Our domains may do also include third party elements that set cookies on behalf of a third party, for example relating to third party social network and web analytics providers.
You can control and/or delete cookies as you wish. You can delete all cookies that are already on your computer and you can set most browsers to prevent them from being placed. If you do this, however, you may have to manually adjust some preferences every time you visit our site and some services and functionalities may not work.
8. Data Security
Privacy and security are key considerations in the creation and delivery of our services. We have assigned specific responsibilities to address privacy and security related matters. We enforce our internal policies and guidelines through an appropriate selection of activities, including proactive and reactive risk management, security and privacy engineering, training and assessments. We have the ability to ensure the ongoing confidentiality, integrity, availability and resilience of processing our services. Also, we limit access to our data bases containing personal data to authorised persons having a justified need to access such information.
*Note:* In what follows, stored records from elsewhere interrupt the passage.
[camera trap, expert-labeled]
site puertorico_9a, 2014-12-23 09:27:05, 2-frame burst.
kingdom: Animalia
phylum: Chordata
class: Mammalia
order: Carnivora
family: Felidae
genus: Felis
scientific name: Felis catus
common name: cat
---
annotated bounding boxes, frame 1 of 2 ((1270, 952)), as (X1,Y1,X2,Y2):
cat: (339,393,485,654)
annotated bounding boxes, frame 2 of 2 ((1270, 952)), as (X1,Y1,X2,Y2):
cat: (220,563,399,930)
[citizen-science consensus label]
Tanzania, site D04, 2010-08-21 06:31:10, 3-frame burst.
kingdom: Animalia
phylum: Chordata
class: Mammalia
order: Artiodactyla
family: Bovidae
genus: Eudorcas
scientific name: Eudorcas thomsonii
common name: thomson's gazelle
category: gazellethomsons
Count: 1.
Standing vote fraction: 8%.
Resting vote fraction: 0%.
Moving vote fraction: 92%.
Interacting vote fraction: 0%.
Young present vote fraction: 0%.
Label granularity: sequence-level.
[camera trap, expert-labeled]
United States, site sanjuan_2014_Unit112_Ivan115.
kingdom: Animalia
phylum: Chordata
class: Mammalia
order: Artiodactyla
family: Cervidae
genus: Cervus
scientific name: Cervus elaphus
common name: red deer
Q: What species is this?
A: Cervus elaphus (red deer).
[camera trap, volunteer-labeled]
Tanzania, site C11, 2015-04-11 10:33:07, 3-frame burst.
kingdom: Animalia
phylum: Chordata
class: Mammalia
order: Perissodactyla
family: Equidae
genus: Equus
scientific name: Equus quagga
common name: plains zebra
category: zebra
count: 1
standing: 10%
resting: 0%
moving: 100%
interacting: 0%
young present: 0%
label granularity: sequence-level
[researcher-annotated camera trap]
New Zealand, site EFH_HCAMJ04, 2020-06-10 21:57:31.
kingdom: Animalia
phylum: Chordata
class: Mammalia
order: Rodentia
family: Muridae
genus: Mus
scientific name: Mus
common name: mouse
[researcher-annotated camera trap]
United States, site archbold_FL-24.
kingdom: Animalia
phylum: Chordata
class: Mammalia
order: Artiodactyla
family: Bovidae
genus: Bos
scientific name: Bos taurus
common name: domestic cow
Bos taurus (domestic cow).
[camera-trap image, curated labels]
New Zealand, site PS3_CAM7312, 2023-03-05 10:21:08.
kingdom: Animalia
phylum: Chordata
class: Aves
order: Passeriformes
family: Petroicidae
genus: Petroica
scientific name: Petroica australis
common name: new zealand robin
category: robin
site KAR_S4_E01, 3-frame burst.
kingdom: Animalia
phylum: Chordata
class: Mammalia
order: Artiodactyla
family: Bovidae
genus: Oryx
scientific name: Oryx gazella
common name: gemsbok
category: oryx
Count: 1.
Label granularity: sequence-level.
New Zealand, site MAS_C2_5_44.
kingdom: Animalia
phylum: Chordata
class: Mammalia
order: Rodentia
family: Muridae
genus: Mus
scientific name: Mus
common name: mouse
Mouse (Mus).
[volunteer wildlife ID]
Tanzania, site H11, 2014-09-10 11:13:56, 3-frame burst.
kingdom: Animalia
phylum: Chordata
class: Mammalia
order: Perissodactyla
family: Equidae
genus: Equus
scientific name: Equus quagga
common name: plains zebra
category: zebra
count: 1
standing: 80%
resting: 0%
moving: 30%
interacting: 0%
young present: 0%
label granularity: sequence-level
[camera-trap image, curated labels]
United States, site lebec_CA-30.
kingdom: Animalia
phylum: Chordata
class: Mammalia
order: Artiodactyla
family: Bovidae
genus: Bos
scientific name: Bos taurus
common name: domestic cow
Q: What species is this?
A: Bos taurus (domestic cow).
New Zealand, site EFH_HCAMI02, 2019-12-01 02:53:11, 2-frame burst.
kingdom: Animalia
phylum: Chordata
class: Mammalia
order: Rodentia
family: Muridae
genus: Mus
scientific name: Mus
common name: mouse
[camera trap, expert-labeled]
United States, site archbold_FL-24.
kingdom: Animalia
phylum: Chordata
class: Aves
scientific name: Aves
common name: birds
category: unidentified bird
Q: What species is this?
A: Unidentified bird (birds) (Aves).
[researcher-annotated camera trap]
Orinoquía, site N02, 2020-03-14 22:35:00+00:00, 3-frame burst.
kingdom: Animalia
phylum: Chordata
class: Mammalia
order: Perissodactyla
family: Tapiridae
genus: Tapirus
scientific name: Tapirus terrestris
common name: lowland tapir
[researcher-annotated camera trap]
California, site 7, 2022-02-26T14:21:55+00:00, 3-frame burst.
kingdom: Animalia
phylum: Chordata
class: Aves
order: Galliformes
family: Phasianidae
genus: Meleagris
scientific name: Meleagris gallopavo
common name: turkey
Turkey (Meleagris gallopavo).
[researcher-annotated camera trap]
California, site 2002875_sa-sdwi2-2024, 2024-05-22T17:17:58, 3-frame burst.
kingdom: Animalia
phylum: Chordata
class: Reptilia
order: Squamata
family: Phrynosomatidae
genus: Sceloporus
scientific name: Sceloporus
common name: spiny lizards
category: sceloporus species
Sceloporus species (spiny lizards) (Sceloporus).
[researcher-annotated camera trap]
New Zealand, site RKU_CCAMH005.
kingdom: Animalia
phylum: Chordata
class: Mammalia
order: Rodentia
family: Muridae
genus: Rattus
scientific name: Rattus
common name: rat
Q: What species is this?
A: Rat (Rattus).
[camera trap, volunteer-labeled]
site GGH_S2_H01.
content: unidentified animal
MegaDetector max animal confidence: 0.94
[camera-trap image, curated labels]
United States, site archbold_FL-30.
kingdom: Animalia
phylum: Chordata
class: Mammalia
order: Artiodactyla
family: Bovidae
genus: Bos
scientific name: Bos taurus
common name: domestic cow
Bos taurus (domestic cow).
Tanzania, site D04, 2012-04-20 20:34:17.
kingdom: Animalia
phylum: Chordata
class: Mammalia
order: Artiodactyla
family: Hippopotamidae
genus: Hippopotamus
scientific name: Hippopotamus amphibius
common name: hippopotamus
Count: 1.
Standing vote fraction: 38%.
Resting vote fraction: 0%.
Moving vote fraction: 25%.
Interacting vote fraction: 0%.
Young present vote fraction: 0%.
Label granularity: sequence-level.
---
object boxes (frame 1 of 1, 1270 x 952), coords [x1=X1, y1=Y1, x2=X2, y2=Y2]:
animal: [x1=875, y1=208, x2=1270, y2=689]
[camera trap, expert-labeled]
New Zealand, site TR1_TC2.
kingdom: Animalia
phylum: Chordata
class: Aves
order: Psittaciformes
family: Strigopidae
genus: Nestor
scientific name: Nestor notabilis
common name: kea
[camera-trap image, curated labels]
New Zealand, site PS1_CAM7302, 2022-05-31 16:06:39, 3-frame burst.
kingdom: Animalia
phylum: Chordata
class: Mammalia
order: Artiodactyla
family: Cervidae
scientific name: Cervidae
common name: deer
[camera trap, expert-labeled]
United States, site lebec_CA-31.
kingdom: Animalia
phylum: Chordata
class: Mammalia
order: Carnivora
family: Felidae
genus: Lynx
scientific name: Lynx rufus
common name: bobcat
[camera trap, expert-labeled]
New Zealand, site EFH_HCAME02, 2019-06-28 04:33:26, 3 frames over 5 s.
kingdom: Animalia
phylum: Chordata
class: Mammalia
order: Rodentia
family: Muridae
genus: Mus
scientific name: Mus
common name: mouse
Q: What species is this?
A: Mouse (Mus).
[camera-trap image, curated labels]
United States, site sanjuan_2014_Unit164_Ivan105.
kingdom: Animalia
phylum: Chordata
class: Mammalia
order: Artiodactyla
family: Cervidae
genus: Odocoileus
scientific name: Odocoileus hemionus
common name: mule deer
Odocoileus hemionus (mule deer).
- We use industry standard security mechanisms to protect the collected personal data. All collected personal data is stored in protected databases located behind a firewall and with both physical and software-based access controls provided by our Hosting Provider.
- Our payment providers are PCI-DSS Level 1 certified.
- We pseudonymise and encrypt the personal data;
- We have a process for regularly testing, assessing and evaluating the effectiveness of technical and organisational measures for ensuring the security of the processing.
As we innovate and develop our services, we can introduce new or alternative data security measures to protect your data.
In the event of a physical or technical incident, MaaS Global have the ability to restore the availability and access to the personal data.
9. General information
The name of the data controller is MaaS Global Ltd, business id: 2685777-4, with a registered address at
Contact person: c/o Data Protection Officer
The name of the personal data register is the MaaS Global Whim User Registry.